■ MATERIAL FOR THIS EXERCISE ■
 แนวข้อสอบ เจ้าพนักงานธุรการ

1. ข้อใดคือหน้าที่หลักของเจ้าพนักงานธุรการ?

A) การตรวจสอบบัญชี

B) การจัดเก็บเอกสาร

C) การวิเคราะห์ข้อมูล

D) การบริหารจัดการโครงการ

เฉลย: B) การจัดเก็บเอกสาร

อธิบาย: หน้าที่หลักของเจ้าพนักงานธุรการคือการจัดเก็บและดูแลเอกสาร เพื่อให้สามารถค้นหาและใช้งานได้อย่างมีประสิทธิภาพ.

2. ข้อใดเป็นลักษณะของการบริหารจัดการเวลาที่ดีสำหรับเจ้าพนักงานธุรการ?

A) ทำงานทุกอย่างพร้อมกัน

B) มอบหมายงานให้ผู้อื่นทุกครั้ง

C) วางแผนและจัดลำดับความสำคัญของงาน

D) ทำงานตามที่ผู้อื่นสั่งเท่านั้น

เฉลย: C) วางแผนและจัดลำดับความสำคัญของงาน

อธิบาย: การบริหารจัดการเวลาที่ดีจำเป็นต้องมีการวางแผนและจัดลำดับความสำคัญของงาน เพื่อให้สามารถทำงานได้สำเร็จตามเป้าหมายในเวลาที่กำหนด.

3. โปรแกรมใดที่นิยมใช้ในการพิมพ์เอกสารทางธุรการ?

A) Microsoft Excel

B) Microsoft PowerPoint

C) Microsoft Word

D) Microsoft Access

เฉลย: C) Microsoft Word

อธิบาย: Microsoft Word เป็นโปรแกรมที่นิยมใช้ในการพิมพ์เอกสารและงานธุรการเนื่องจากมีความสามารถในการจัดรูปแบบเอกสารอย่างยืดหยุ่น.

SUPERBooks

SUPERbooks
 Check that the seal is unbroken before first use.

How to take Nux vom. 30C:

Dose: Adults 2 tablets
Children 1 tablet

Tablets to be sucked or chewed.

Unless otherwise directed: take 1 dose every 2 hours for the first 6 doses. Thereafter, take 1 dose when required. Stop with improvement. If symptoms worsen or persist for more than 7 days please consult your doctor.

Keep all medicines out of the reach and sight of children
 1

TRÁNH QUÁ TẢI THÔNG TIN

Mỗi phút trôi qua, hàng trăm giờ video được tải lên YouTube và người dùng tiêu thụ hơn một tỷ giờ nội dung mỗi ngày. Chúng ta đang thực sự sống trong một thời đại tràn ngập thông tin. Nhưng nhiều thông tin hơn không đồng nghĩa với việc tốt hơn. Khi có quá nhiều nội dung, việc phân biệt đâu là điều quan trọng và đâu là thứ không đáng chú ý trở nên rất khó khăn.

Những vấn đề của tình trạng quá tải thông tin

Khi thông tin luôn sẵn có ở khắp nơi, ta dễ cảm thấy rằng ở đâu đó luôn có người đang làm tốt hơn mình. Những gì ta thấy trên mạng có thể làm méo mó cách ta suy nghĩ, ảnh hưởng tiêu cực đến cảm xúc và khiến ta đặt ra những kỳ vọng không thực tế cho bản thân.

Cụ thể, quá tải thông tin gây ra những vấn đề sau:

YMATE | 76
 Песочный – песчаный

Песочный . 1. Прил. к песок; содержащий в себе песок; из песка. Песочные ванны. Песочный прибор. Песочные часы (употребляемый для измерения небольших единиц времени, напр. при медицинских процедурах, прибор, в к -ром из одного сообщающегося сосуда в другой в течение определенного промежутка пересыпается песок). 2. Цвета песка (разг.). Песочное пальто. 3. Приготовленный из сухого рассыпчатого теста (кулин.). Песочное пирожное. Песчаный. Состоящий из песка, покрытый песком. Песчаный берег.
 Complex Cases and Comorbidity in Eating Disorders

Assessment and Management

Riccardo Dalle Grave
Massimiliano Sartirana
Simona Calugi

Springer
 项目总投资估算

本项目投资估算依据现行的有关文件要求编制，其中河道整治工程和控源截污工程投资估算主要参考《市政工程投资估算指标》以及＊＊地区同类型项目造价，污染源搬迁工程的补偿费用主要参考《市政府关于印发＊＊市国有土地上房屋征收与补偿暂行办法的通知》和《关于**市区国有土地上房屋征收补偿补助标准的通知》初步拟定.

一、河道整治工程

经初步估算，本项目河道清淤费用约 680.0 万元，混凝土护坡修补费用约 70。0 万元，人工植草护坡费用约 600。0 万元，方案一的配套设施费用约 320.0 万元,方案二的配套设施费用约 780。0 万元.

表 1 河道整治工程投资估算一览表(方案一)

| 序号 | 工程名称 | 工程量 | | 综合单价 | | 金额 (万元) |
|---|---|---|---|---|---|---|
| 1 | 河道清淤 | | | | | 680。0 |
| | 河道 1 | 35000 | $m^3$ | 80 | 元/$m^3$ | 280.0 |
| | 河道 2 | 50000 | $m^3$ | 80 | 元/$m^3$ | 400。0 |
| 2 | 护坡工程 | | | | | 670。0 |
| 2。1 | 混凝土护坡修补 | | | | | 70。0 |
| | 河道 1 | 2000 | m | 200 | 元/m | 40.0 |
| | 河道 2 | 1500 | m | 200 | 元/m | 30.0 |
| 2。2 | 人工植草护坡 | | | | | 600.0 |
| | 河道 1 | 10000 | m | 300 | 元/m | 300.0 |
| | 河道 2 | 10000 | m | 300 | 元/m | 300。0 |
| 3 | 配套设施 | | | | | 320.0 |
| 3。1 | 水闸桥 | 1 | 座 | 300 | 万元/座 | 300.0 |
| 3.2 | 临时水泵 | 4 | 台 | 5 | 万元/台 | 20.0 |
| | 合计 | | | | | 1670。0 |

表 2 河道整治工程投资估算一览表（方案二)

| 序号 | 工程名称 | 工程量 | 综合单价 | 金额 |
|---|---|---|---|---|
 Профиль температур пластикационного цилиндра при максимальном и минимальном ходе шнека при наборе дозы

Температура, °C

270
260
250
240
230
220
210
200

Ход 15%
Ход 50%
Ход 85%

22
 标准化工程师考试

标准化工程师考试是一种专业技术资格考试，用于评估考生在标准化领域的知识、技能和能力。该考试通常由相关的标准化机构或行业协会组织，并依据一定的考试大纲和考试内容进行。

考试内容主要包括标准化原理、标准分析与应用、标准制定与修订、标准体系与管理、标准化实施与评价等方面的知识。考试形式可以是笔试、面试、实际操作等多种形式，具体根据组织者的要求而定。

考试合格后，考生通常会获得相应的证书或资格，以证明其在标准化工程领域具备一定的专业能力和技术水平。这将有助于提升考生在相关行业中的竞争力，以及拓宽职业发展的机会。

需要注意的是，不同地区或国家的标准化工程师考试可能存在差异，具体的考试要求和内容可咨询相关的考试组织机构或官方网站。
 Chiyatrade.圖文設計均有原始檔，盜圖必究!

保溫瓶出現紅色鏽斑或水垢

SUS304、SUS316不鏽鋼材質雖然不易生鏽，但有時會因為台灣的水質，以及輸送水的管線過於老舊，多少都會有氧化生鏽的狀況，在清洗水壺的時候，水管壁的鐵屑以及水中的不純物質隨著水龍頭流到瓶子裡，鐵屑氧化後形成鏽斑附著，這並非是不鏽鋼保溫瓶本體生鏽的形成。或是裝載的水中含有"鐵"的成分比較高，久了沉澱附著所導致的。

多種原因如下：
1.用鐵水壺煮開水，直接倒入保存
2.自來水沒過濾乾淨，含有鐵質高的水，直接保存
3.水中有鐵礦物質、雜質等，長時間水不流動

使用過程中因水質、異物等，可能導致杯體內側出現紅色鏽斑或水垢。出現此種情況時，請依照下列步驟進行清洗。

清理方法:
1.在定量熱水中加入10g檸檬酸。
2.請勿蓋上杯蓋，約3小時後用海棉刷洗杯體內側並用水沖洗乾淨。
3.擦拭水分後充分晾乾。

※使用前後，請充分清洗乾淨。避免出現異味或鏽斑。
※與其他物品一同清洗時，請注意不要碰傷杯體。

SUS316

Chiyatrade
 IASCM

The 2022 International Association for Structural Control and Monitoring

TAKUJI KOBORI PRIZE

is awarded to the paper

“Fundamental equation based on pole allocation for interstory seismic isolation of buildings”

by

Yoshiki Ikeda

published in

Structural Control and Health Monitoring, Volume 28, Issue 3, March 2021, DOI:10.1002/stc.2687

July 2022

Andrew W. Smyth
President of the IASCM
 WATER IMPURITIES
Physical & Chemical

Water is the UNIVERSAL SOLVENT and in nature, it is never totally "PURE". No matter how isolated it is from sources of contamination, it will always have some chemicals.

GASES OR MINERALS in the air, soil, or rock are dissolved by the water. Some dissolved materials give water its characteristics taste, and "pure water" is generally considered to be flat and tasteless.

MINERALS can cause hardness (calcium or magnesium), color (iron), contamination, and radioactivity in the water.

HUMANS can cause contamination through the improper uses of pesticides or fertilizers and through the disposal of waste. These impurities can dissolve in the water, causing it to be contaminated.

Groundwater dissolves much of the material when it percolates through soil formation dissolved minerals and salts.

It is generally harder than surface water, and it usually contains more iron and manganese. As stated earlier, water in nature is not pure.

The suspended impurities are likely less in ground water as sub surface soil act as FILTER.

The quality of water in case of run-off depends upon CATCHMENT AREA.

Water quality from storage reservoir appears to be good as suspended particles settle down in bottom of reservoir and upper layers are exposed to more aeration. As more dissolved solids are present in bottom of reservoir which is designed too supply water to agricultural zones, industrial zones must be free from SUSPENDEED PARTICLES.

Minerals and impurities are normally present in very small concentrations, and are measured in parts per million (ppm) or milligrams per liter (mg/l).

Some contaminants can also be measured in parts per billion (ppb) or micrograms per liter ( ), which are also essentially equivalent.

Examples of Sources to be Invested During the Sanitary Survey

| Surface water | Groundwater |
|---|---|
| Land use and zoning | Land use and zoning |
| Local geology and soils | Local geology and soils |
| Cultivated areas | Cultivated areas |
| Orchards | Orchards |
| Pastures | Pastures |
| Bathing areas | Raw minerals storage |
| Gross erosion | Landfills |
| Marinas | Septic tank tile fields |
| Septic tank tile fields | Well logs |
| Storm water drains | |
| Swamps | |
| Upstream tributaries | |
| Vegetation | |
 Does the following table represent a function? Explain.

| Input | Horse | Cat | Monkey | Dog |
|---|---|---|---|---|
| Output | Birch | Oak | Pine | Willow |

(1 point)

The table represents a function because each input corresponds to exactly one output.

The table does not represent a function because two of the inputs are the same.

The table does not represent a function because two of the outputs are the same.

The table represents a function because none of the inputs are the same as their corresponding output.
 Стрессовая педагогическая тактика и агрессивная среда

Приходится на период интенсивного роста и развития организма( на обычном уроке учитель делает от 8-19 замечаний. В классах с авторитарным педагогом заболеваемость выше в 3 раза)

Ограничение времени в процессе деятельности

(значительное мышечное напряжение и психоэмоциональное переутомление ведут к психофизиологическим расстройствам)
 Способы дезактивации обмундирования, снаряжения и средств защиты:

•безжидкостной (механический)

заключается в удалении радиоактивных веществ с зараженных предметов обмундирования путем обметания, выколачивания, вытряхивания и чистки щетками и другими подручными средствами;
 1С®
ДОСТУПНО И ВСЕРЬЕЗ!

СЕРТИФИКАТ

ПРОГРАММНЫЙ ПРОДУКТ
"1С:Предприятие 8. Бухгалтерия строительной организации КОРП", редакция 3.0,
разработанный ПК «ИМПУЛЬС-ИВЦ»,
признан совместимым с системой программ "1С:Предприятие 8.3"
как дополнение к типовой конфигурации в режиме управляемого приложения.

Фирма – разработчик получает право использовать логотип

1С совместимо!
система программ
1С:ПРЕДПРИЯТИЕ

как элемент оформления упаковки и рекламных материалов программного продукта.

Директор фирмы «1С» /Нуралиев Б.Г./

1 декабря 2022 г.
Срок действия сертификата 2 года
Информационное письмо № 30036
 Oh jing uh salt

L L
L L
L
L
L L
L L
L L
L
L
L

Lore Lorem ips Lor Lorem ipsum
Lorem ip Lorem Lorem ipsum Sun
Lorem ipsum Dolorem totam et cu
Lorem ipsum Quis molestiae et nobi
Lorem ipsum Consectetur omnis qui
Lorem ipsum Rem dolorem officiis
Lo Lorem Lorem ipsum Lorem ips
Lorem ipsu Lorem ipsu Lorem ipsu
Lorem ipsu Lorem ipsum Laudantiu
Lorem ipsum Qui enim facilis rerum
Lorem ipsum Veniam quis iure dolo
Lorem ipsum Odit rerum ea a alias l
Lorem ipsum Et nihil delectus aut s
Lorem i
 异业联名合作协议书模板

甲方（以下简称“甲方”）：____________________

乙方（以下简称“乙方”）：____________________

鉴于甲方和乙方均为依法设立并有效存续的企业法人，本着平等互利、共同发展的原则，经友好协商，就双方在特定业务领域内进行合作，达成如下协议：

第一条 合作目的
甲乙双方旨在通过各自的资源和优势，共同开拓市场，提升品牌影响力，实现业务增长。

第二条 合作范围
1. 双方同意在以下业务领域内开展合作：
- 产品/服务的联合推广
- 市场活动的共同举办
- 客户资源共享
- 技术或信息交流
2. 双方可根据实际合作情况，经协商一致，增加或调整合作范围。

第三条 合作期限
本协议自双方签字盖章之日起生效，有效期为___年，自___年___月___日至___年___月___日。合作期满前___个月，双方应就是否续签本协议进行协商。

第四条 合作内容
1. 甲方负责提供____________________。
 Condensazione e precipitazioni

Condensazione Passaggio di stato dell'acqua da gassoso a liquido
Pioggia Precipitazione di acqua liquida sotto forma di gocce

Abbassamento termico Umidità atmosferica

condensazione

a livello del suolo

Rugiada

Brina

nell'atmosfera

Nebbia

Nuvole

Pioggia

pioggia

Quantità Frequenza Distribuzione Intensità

■ ASSIGNMENT ■
Using the data above, extract exactly the lines from the one that holds "Стрессовая педагогическая тактика" to the one that holds "признан совместимым с", both ends included, and no others.

■ SOLUTION FOR THIS TASK ■
 Стрессовая педагогическая тактика и агрессивная среда

Приходится на период интенсивного роста и развития организма( на обычном уроке учитель делает от 8-19 замечаний. В классах с авторитарным педагогом заболеваемость выше в 3 раза)

Ограничение времени в процессе деятельности

(значительное мышечное напряжение и психоэмоциональное переутомление ведут к психофизиологическим расстройствам)
 Способы дезактивации обмундирования, снаряжения и средств защиты:

•безжидкостной (механический)

заключается в удалении радиоактивных веществ с зараженных предметов обмундирования путем обметания, выколачивания, вытряхивания и чистки щетками и другими подручными средствами;
 1С®
ДОСТУПНО И ВСЕРЬЕЗ!

СЕРТИФИКАТ

ПРОГРАММНЫЙ ПРОДУКТ
"1С:Предприятие 8. Бухгалтерия строительной организации КОРП", редакция 3.0,
разработанный ПК «ИМПУЛЬС-ИВЦ»,
признан совместимым с системой программ "1С:Предприятие 8.3"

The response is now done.